● **Problem to solve**: Find the word "site" in the listing. Copy out each line where it occurs.

● **Input material**:
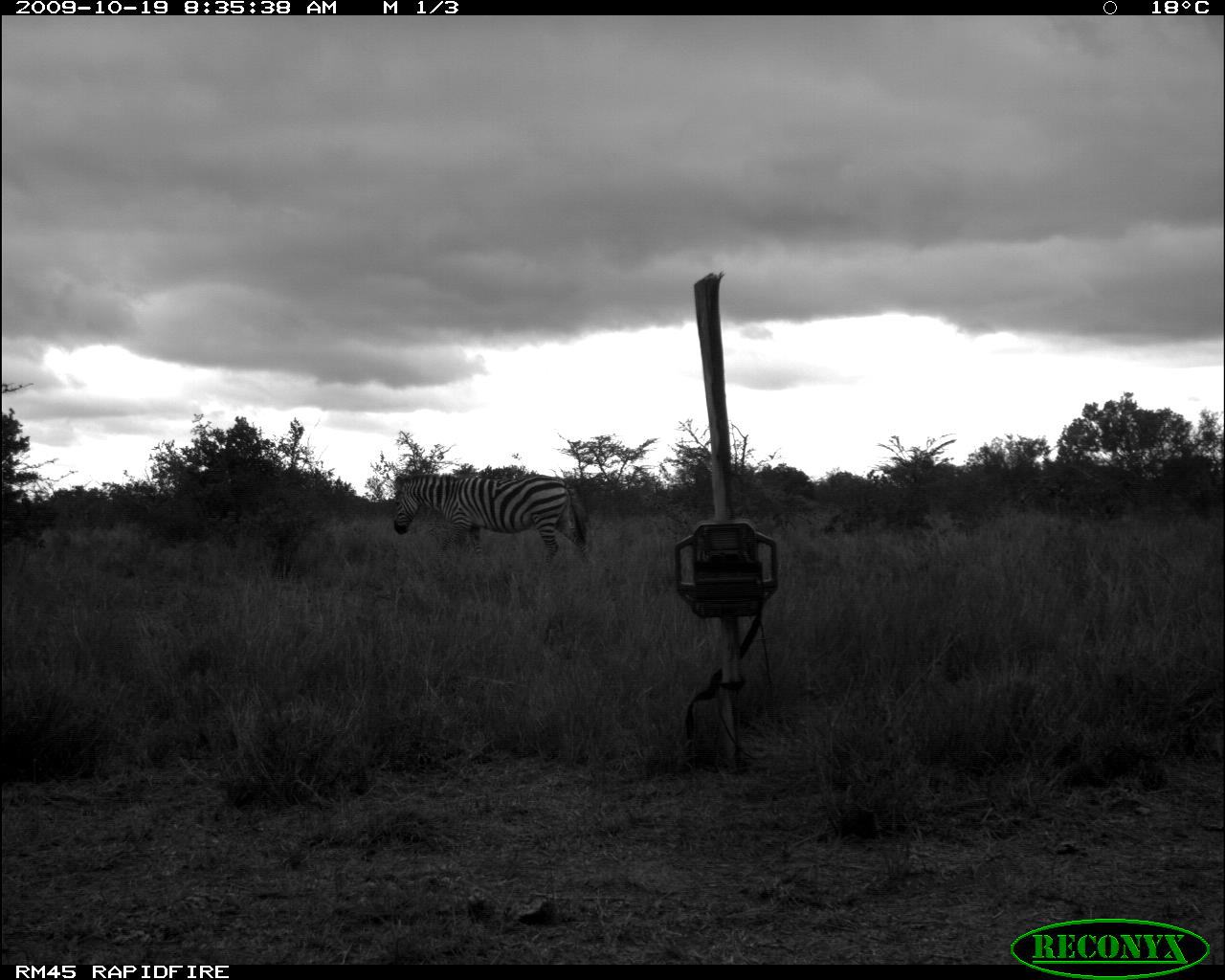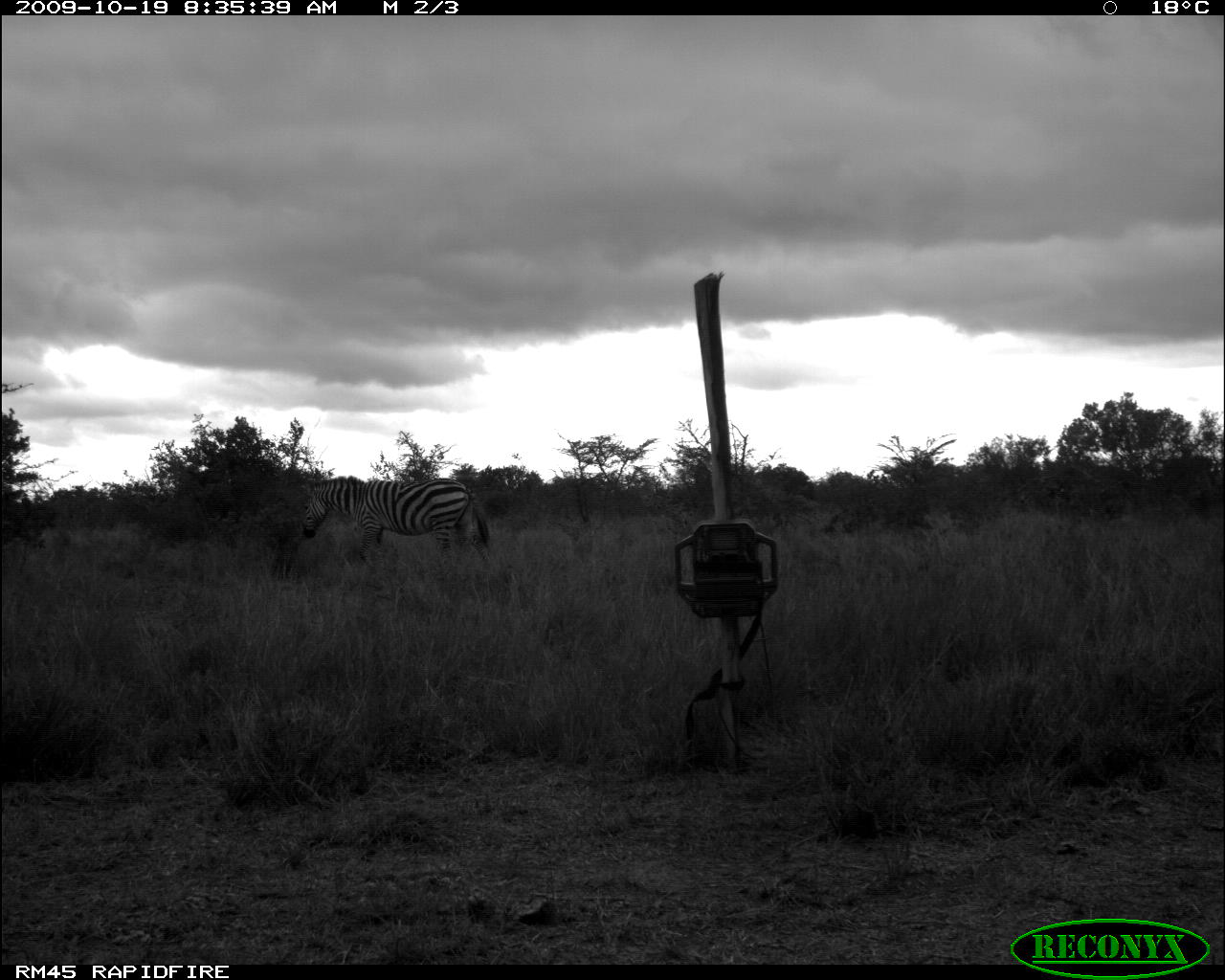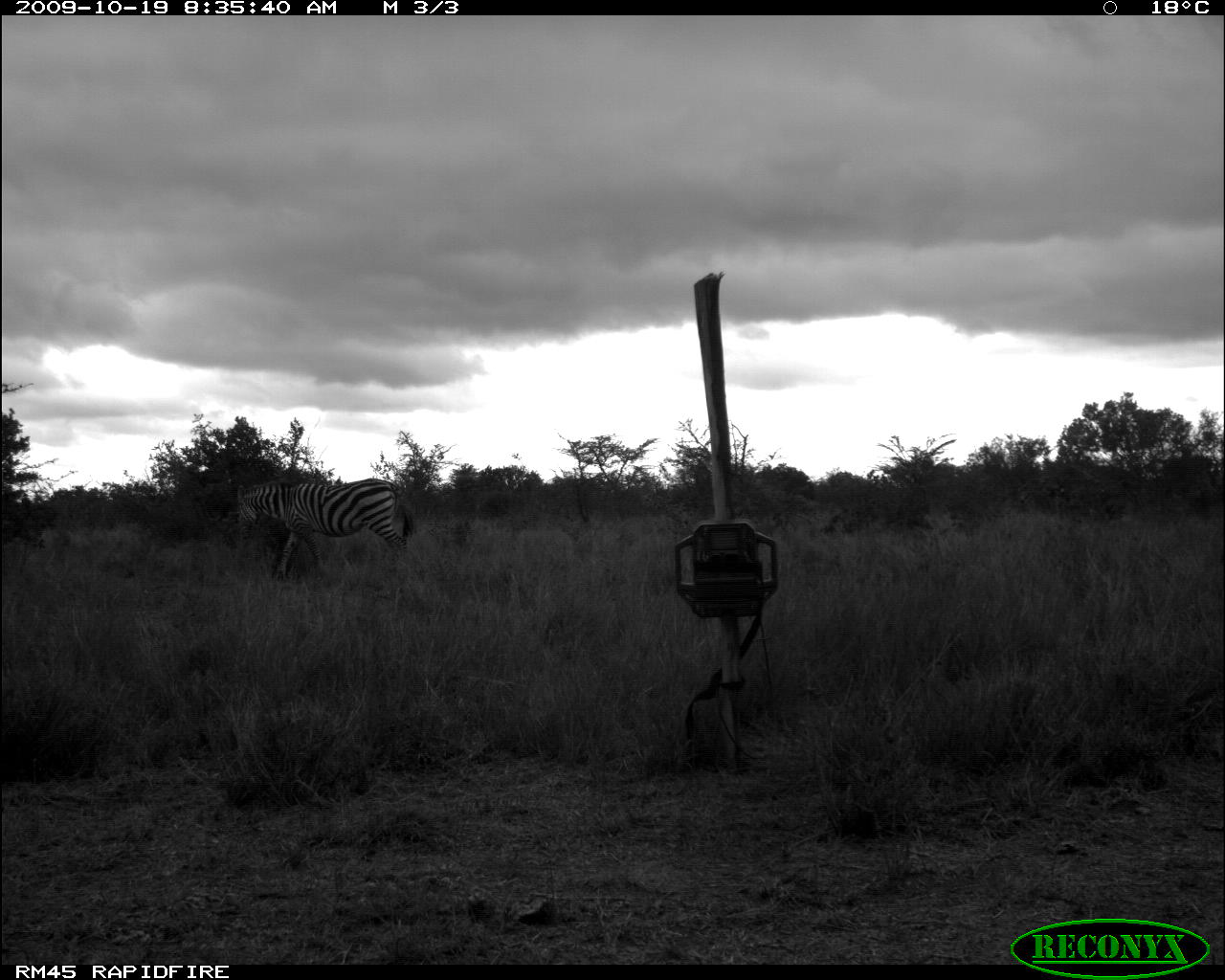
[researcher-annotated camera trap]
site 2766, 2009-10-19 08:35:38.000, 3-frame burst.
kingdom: Animalia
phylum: Chordata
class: Mammalia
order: Perissodactyla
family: Equidae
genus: Equus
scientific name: Equus quagga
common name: plains zebra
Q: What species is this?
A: Equus quagga (plains zebra).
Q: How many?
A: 1.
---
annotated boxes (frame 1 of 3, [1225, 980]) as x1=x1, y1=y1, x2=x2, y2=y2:
equus quagga: x1=391, y1=473, x2=594, y2=567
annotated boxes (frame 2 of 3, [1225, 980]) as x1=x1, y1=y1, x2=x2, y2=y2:
equus quagga: x1=299, y1=475, x2=490, y2=569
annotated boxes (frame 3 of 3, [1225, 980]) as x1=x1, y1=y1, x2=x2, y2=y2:
equus quagga: x1=233, y1=477, x2=416, y2=578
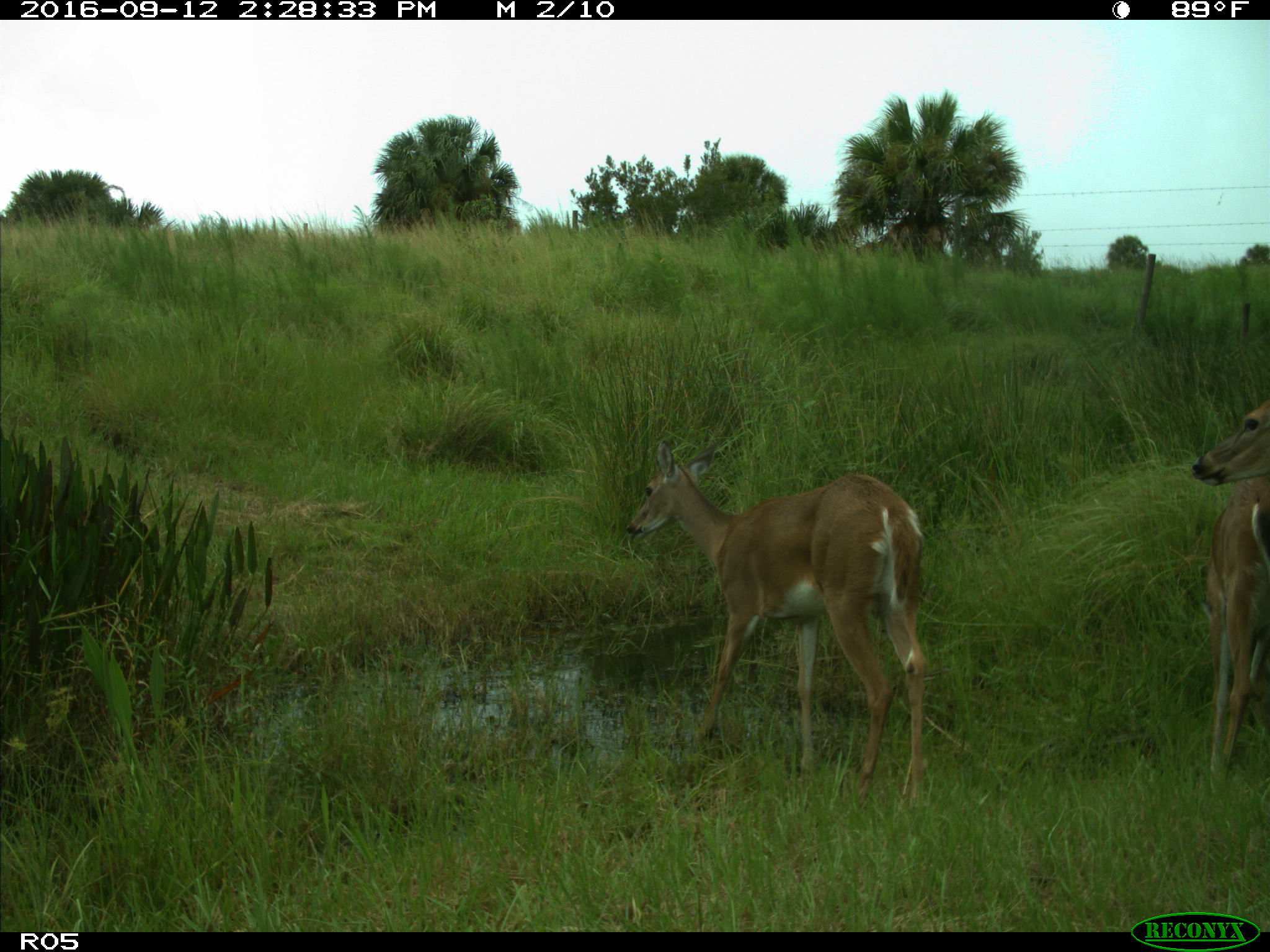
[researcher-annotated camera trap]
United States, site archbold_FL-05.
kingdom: Animalia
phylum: Chordata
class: Mammalia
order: Artiodactyla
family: Cervidae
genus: Odocoileus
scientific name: Odocoileus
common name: deer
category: unidentified deer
Unidentified deer (deer) (Odocoileus).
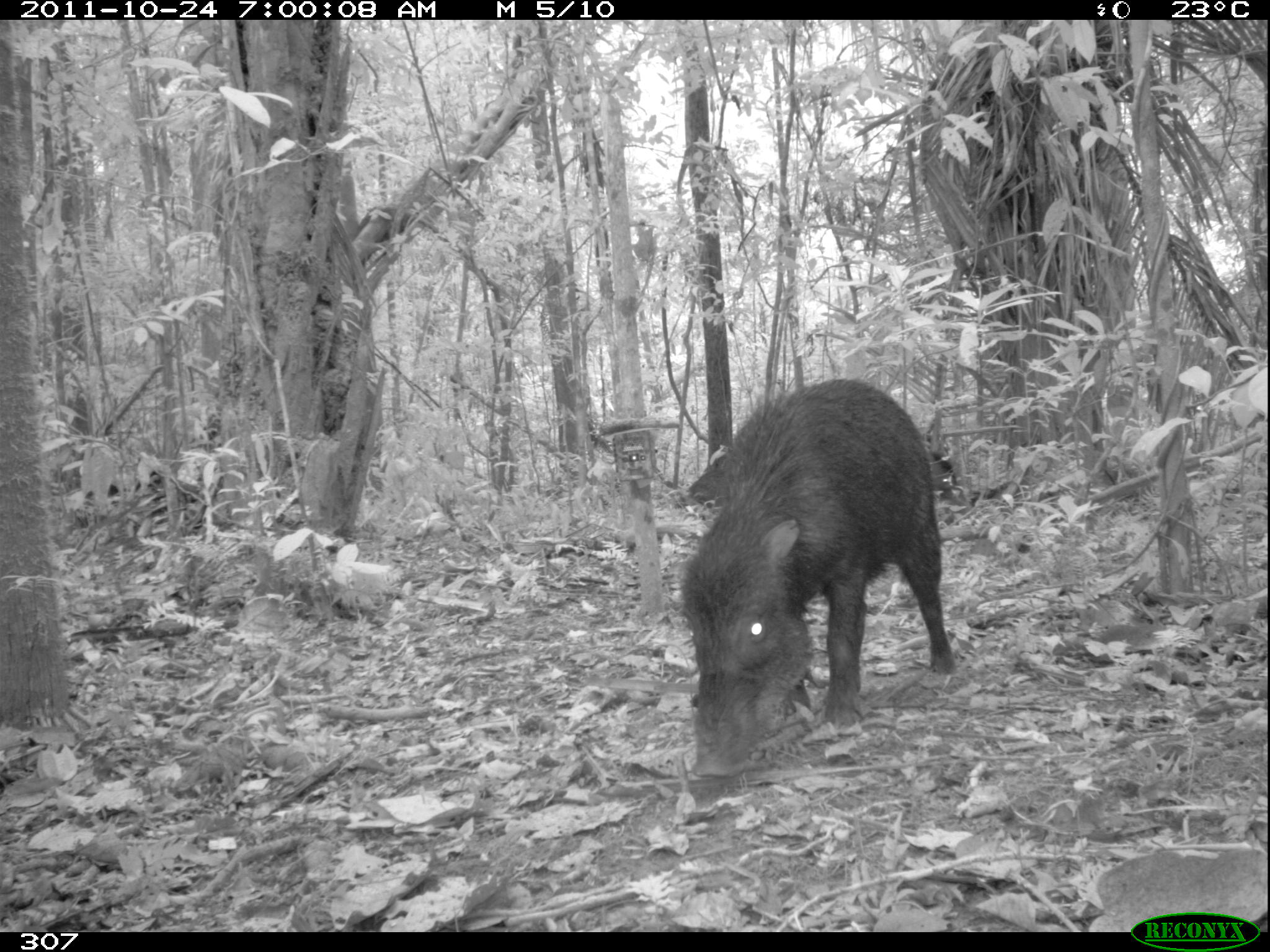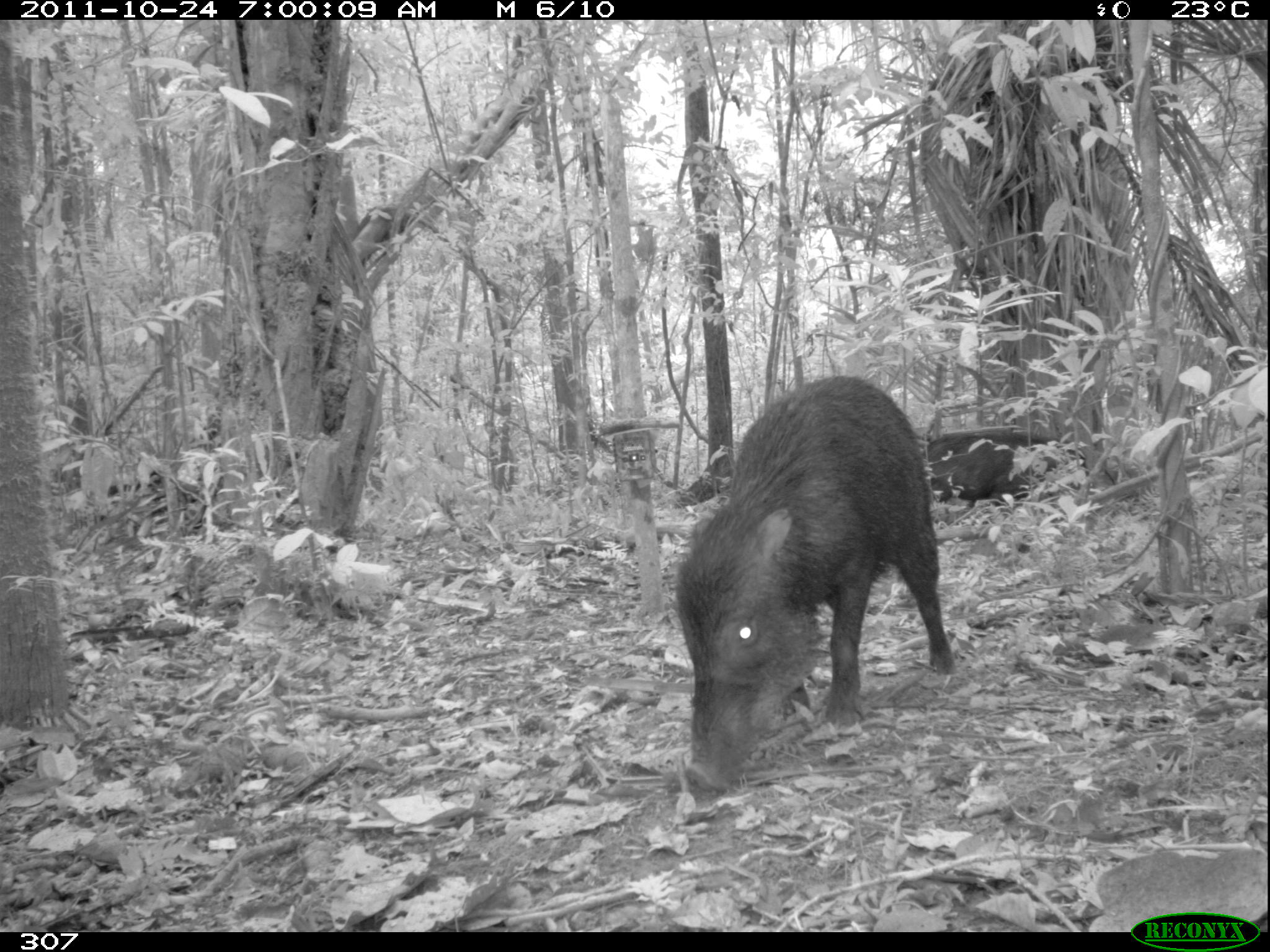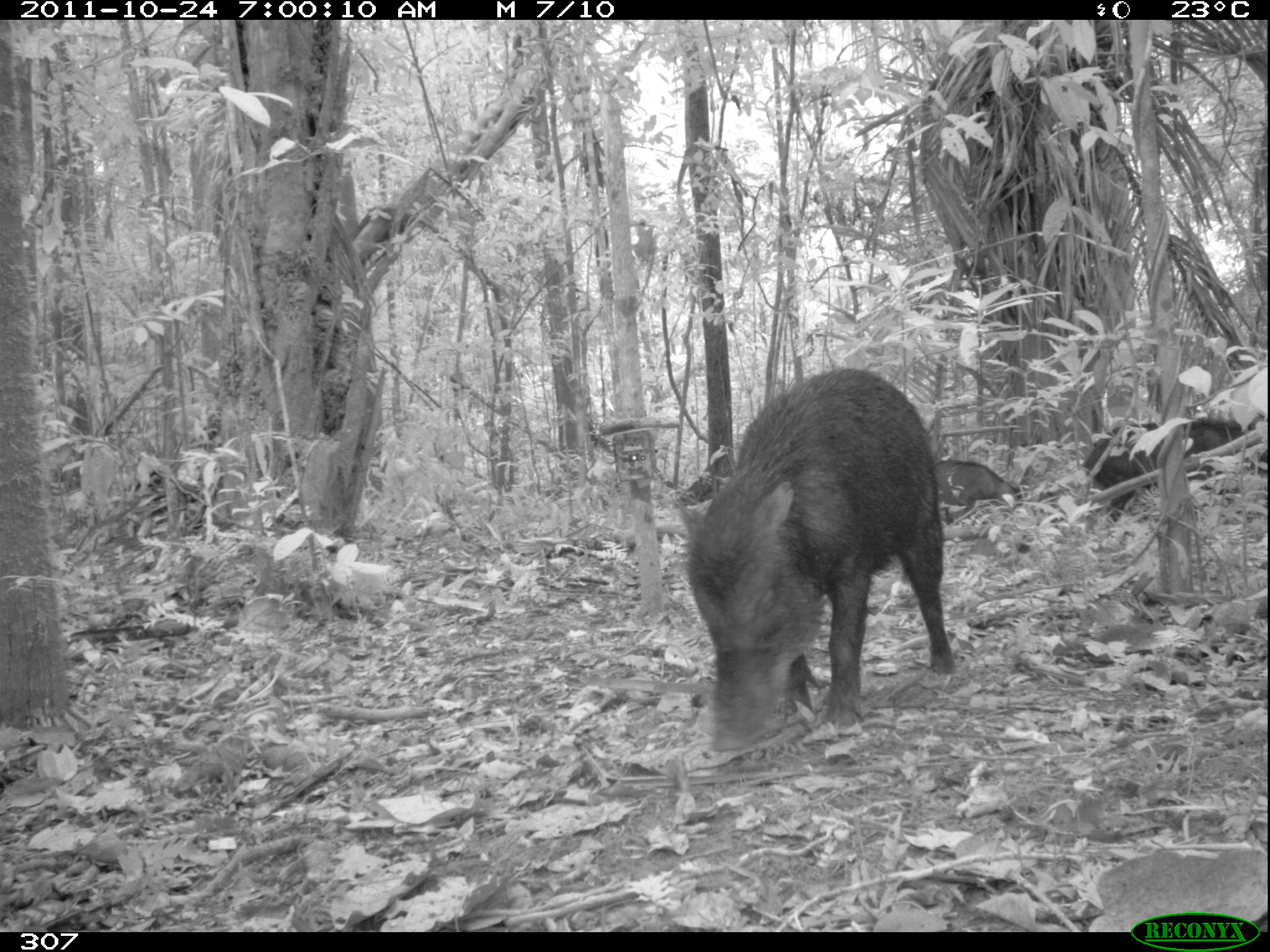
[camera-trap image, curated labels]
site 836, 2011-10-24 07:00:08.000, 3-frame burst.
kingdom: Animalia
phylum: Chordata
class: Mammalia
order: Artiodactyla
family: Tayassuidae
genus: Tayassu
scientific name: Tayassu pecari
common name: white-lipped peccary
Tayassu pecari (white-lipped peccary).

● **Result for this exercise**:
site 2766, 2009-10-19 08:35:38.000, 3-frame burst.
United States, site archbold_FL-05.
site 836, 2011-10-24 07:00:08.000, 3-frame burst.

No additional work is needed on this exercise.